I hesitate before entering the debate about the Israeli action in Gaza. But I wanted to share a powerful interview with Israeli Prime Minister Ehud Olmert, which took place last autumn and I haven’t seen referred to elsewhere.
In both its content and tone, the interview is the most committed statement about the need for peace and a fair settlement with Palestine that any Israeli leader has made in recent times. The interview is worth reading in full but here are a couple of quotes:
‘ We have a window of opportunity…in which to take an historic step in our relations with Palestine and a historic step in our relations with Syria’
‘ We must make these decisions, and yet we are not prepared to say to ourselves ‘yes, this is what we must do’ We must reach an agreement with the Palestinians, meaning a withdrawal from nearly all, if not all, the occupied territories….including Jerusalem’

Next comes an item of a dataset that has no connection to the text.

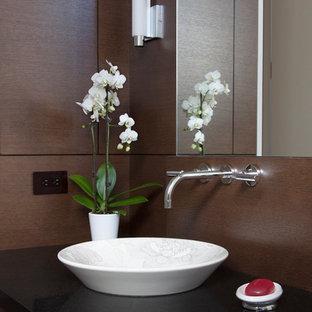 Imagen de aseo actual con lavabo sobreencimera, encimera de granito y encimeras negras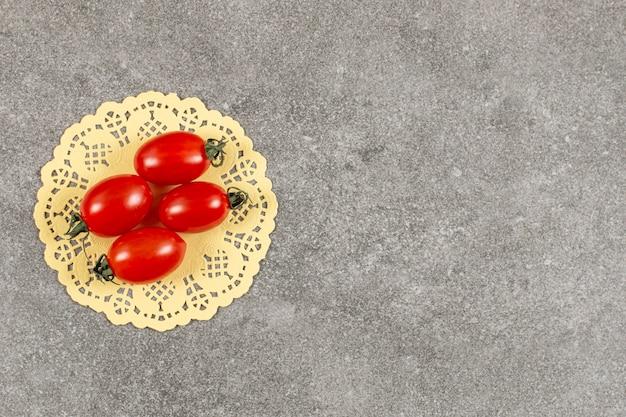 Tomates cerises rouges fraîches sur gris.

To those who defend the Gaza invasion, Olmert’s words underline the Israeli Government’s ultimate objective of a fair peace; smashing Hamas as an offensive force is not the abandonment of that objective, it is a means to its end.
And yet, as anyone with insight into the plight of the Palestinians has pointed out, the Gaza action will drive Palestinian and wider Arab opinion away from the quest for a negotiated solution. And, let us be clear, the justification the Israelis are giving for their disproportionate action with its inevitable impact on the innocent is indistinguishable from that which will be offered by the perpetrators of the next major terrorist outrage in Europe or America. The difference in the accounts will only be over ‘who started it’, an impossible question for the Middle East conflict, an unhelpful question in any conflict from the playground to relationship breakdown, and a question that philosophers tell us is unanswerable.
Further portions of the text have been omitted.